▸ TEXT SEGMENT:
***
Science & Technology, New Zealand (Commonwealth Union) – Drug resistance to various diseases has been a serious concern for health experts across the world. The over prescription of certain drugs and the evolution of many strains to resist drugs over time have been primarily blamed for drug resistance.
Tuberculosis (TB), is an infectious disease where the bacterium Mycobacterium tuberculosis is responsible. TB primarily affects the lungs, but it can also affect other parts of the body such as the kidneys, spine, and brain. A major challenge in treating TB is drug resistance. Drug resistance can occur when the bacteria that cause TB are able to survive and reproduce despite treatment with one or more antibiotics.
Scientists at the University of Otago have found new ways to treat antibiotic-resistant strains of TB, paving the way for new approaches for tackling the disease that leads to roughly 4,000 fatalities per day.
PhD candidate Natalie Waller as well as Senior Author Dr Matthew McNeil, of the Department of Microbiology and Immunology led the study. The scientists identified antibiotics capable of rapidly destroying drug resistant strains of TB and when combined could halt drug resistance from taking place completely.
TB is a major global health problem, with an estimated 10 million cases each year. Symptoms of the disease can vary depending on the part of the body affected, but common symptoms of pulmonary TB include a persistent cough, fatigue, fever, night sweats, and weight loss. TB can also cause damage to the lungs, leading to complications such as respiratory failure. In New Zealand around 300 cases are diagnosed annually.
TB is diagnosed through a combination of tests, including a chest X-ray, a sputum test to detect the presence of the bacteria, and a skin or blood test to determine if a person has been exposed to the bacteria.
The issue of drug-resistant strains of the disease, which are difficult to treat and with a shortfall of treatment options have increased at an “alarming rate” according to researchers.
Dr McNeil indicated the need not only for new drugs, but improved drug combinations capable of enhancing the treatment success and avoid more spreading of antibiotic resistance.
He further pointed out that, antibiotic resistance leads to lower sensitivity, however in certain cases becoming resistant to one antibiotic may lead to a pathogen with increased sensitivity to other completely unrelated antibiotics. But, the phenomenon of collateral sensitivity was primarily unexplored in TB, until the present.
***
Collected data

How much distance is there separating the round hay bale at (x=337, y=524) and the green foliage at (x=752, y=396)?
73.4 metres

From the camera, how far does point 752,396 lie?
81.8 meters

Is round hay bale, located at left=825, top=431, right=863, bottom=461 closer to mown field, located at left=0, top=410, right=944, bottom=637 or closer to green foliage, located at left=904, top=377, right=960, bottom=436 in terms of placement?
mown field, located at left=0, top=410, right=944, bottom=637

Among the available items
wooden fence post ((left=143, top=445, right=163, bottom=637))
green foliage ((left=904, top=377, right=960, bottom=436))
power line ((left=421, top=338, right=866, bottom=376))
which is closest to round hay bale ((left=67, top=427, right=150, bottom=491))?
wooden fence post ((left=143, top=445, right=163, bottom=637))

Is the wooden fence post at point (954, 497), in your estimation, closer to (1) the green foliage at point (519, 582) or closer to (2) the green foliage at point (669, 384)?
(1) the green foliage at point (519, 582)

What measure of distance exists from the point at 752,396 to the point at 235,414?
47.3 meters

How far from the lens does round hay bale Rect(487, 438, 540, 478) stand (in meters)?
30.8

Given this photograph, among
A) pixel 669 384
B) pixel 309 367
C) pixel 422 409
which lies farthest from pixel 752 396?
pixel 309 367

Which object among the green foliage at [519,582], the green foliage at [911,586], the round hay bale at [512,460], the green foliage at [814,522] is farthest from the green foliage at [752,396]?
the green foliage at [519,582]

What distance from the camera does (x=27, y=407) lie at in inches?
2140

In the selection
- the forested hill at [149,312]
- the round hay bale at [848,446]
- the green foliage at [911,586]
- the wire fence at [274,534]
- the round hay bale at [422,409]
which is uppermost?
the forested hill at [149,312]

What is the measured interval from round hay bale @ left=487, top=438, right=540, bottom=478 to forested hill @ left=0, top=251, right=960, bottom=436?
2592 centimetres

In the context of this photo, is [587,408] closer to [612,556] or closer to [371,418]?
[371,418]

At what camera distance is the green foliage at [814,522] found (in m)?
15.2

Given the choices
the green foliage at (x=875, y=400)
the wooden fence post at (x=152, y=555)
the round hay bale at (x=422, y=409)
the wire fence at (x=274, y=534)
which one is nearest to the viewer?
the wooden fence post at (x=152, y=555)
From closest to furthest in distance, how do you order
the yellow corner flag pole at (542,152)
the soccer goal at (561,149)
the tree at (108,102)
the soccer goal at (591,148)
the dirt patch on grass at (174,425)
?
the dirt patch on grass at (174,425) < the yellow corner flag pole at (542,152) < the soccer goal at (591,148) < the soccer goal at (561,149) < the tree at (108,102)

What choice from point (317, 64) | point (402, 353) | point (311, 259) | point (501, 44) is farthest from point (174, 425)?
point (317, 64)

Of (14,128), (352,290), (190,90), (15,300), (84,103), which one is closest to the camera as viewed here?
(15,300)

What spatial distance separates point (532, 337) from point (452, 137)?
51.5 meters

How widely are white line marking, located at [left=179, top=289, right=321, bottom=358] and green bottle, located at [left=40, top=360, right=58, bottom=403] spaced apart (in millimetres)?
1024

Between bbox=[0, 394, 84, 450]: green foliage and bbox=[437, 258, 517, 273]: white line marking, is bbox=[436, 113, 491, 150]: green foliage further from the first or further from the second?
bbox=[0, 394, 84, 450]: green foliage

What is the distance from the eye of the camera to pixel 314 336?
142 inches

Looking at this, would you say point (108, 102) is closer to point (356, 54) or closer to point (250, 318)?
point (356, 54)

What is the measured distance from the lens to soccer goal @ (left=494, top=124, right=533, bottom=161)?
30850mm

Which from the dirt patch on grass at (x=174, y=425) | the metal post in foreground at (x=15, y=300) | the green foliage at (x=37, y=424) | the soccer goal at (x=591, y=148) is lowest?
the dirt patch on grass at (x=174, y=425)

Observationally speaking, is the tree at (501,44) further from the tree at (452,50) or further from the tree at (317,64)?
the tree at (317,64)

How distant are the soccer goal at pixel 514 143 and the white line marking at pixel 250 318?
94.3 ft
***
▸ INSTRUCTIONS FOR THE TASK:
Set down word for word the part of the tuberculosis article above between "The issue of" and "until the present.", inclusive.

▸ COMPLETED TASK:
The issue of drug-resistant strains of the disease, which are difficult to treat and with a shortfall of treatment options have increased at an “alarming rate” according to researchers.
Dr McNeil indicated the need not only for new drugs, but improved drug combinations capable of enhancing the treatment success and avoid more spreading of antibiotic resistance.
He further pointed out that, antibiotic resistance leads to lower sensitivity, however in certain cases becoming resistant to one antibiotic may lead to a pathogen with increased sensitivity to other completely unrelated antibiotics. But, the phenomenon of collateral sensitivity was primarily unexplored in TB, until the present.